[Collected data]
BEGIN

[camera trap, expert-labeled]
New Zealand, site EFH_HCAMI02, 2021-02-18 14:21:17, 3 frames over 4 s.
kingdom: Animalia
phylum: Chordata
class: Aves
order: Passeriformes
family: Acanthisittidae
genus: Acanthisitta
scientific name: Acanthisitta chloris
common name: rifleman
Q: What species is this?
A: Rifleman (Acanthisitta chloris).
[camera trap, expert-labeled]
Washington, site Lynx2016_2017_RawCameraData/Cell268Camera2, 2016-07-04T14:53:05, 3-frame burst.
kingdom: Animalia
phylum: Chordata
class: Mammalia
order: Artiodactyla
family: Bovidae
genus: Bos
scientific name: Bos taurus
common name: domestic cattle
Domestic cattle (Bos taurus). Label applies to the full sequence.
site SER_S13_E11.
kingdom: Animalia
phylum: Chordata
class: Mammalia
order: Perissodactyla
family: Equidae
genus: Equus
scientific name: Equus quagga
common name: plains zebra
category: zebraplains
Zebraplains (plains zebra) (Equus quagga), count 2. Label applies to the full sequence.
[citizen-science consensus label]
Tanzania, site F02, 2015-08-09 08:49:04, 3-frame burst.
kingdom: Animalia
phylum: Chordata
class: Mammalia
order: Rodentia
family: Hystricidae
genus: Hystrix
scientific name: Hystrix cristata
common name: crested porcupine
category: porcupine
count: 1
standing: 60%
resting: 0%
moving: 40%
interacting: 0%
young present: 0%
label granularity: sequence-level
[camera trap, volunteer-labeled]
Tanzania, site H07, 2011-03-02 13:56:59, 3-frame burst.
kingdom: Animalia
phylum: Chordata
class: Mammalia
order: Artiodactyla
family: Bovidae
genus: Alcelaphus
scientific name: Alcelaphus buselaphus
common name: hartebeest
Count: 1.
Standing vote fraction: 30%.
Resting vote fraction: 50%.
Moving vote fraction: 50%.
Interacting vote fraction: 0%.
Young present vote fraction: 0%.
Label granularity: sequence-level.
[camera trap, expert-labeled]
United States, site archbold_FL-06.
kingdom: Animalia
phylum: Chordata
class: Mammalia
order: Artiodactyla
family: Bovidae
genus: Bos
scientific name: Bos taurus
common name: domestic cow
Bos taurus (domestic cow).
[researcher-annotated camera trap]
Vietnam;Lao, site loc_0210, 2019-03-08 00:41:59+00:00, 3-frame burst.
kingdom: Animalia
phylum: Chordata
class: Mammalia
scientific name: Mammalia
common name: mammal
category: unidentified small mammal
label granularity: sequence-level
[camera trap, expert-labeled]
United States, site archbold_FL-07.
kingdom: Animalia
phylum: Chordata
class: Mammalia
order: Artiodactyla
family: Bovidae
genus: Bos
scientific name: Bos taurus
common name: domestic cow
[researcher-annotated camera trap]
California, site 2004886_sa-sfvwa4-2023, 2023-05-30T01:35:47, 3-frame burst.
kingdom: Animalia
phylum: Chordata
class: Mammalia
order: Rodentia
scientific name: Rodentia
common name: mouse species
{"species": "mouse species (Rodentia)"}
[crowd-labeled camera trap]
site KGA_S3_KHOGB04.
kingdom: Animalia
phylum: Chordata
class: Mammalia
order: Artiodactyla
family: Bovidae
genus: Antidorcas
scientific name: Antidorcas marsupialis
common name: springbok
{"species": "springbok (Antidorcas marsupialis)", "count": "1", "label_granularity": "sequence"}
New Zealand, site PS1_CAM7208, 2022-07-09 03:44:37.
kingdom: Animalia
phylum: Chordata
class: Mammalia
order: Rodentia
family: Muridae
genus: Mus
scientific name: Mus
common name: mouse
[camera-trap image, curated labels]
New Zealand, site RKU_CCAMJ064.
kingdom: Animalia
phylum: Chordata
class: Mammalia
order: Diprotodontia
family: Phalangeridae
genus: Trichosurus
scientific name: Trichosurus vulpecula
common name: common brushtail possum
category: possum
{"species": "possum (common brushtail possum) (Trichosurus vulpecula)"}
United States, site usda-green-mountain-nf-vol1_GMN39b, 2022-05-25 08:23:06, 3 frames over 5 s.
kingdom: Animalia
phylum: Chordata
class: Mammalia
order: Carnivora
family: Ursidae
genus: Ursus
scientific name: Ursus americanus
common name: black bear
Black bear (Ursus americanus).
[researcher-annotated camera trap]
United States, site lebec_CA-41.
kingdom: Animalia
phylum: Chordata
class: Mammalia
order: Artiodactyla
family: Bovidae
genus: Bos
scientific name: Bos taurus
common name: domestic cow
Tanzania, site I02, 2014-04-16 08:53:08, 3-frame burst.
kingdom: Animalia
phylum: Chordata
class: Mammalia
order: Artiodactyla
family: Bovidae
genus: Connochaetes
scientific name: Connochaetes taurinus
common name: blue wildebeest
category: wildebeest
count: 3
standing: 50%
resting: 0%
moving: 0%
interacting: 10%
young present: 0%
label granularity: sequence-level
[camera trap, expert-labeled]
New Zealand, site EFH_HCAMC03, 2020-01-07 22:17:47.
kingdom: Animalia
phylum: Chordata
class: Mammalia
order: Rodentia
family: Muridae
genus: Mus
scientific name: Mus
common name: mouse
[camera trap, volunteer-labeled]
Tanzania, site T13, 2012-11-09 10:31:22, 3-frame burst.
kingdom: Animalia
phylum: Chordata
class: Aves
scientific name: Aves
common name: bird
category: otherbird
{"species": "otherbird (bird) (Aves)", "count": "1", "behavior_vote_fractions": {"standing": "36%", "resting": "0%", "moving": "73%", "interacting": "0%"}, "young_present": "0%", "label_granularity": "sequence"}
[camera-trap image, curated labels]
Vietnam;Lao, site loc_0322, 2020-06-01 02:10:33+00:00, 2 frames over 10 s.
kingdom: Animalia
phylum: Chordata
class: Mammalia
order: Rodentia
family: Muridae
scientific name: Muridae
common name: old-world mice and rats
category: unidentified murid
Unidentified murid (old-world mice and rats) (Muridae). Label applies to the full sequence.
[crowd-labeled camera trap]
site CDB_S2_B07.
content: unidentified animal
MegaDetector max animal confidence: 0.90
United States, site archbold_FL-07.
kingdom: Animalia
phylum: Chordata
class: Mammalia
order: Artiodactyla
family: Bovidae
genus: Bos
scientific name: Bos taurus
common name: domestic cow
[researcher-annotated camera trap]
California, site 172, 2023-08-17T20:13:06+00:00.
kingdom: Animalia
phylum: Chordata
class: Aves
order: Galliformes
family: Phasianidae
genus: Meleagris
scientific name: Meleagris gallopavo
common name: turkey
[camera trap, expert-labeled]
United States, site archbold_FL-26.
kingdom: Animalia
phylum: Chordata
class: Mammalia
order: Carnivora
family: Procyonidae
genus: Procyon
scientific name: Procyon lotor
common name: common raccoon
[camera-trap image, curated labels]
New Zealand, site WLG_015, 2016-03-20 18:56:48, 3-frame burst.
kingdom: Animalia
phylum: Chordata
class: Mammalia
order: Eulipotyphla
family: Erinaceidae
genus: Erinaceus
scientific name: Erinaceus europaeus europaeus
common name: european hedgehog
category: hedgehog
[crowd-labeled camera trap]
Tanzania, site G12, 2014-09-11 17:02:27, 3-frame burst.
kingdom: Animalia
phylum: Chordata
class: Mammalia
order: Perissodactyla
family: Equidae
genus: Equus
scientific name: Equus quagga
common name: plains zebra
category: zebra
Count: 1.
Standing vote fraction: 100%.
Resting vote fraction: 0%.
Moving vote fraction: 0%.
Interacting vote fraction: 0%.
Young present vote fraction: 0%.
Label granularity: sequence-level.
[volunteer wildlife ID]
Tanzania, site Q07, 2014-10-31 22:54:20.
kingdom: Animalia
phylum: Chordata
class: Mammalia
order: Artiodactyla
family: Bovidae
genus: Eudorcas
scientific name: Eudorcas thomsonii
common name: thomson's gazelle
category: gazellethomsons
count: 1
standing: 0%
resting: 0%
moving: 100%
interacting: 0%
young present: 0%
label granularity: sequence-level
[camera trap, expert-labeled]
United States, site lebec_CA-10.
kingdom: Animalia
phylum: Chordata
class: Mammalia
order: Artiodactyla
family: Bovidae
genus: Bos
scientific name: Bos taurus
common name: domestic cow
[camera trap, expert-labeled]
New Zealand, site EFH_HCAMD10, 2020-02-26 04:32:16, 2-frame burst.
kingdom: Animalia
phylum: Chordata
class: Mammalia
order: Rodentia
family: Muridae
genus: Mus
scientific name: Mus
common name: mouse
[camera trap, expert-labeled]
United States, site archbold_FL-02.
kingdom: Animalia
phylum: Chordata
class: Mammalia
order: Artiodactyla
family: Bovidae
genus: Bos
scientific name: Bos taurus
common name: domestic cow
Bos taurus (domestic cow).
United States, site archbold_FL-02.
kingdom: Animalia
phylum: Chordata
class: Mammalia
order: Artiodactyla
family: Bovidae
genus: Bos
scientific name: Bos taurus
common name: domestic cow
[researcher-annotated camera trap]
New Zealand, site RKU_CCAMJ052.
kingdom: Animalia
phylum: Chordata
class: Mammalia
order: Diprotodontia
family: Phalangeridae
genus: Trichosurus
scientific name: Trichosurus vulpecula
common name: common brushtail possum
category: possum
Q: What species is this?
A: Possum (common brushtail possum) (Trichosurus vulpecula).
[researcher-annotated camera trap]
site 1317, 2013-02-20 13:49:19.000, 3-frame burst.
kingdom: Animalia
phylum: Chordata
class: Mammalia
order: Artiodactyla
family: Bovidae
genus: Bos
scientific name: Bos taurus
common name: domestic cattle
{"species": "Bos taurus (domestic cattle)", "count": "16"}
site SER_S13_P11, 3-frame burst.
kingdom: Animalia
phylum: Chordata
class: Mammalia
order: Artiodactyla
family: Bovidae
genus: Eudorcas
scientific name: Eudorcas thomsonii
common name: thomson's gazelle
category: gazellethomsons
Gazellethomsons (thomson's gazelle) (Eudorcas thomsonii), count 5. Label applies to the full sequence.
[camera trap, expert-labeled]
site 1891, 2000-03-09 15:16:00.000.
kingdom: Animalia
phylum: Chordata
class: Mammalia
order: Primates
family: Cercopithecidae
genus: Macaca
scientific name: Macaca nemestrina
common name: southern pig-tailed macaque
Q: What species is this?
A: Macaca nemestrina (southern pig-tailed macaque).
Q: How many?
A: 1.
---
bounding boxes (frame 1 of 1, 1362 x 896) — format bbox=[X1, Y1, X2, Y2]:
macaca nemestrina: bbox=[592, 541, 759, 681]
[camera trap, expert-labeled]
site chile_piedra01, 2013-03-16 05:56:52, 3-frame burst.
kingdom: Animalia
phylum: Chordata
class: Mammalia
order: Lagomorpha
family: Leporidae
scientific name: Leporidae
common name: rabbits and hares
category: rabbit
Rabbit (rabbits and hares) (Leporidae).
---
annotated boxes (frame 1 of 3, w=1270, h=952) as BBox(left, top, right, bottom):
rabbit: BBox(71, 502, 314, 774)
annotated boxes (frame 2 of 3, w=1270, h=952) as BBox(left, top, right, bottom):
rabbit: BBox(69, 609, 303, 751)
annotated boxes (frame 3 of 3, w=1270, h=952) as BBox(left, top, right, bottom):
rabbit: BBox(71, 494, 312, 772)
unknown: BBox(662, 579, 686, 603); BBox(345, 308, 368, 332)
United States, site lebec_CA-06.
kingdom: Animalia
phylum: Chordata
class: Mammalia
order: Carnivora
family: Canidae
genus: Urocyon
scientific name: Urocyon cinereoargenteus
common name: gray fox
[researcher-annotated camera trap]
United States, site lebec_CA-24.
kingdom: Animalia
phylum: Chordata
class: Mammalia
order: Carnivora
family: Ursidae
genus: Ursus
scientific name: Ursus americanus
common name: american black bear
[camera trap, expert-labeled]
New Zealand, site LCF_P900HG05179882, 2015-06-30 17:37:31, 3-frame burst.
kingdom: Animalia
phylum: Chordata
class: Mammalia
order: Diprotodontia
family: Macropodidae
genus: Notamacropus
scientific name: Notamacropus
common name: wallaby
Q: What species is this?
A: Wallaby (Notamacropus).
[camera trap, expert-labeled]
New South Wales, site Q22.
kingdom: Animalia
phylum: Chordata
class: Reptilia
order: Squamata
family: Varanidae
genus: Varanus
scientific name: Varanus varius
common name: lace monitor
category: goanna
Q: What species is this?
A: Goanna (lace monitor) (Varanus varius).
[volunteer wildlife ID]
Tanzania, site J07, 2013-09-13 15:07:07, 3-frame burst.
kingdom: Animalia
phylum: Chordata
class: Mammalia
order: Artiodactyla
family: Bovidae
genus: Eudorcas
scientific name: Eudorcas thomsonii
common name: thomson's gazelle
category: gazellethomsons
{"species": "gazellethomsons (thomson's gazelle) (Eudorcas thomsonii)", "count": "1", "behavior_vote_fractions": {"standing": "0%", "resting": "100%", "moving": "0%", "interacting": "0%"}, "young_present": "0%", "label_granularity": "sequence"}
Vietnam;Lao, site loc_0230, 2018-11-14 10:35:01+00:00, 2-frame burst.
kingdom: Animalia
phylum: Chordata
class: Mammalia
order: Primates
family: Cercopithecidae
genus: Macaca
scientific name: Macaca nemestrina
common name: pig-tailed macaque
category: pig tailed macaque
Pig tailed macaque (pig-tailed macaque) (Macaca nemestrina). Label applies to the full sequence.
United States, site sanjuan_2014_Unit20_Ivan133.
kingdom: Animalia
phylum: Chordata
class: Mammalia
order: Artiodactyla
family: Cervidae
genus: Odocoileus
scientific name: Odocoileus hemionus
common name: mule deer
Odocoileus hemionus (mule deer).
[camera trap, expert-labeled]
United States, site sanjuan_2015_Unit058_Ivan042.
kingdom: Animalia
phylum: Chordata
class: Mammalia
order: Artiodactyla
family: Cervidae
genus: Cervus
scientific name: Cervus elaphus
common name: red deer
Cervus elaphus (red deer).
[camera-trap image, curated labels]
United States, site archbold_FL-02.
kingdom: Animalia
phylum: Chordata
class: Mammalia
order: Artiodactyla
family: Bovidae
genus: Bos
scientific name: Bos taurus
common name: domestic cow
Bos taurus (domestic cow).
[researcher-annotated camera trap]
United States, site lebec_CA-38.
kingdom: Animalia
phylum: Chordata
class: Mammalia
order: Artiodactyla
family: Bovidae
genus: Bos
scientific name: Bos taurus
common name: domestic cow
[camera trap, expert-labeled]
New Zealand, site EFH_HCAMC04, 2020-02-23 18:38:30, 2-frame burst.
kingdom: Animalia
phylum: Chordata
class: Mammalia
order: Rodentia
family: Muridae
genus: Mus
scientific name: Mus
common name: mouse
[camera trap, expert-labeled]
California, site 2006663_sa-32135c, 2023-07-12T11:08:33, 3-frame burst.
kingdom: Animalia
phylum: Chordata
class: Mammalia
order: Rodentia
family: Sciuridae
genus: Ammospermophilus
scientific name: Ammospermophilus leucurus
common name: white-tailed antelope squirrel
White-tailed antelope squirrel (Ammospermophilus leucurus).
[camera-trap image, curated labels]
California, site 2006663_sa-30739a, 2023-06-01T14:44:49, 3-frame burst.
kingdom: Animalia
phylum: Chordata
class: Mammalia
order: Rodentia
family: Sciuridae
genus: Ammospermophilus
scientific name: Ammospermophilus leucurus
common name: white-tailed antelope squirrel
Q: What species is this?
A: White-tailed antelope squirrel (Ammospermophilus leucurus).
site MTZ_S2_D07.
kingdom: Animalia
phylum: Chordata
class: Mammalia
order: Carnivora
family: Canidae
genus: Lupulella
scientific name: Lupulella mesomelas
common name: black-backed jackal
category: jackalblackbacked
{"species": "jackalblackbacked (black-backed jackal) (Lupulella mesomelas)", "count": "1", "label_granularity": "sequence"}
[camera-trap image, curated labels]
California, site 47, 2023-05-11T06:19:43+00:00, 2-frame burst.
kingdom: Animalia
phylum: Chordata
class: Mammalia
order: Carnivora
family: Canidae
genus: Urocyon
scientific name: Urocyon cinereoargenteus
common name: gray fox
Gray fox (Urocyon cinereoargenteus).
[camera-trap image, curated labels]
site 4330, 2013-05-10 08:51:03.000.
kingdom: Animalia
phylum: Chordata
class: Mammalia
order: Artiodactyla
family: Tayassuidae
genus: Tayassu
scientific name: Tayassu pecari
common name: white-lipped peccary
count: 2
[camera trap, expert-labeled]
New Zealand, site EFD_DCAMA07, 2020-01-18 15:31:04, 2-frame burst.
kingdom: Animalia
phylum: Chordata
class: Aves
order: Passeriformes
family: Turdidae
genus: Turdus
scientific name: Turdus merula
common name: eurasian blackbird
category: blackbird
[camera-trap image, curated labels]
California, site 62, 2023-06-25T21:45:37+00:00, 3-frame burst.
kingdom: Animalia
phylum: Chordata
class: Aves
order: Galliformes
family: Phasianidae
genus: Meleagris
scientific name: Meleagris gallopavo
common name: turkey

END

§ Prompt:
Show the lines of the entries that include the string "Zealand", copying each in full.

§ Exercise result:
New Zealand, site EFH_HCAMI02, 2021-02-18 14:21:17, 3 frames over 4 s.
New Zealand, site PS1_CAM7208, 2022-07-09 03:44:37.
New Zealand, site RKU_CCAMJ064.
New Zealand, site EFH_HCAMC03, 2020-01-07 22:17:47.
New Zealand, site WLG_015, 2016-03-20 18:56:48, 3-frame burst.
New Zealand, site EFH_HCAMD10, 2020-02-26 04:32:16, 2-frame burst.
New Zealand, site RKU_CCAMJ052.
New Zealand, site LCF_P900HG05179882, 2015-06-30 17:37:31, 3-frame burst.
New Zealand, site EFH_HCAMC04, 2020-02-23 18:38:30, 2-frame burst.
New Zealand, site EFD_DCAMA07, 2020-01-18 15:31:04, 2-frame burst.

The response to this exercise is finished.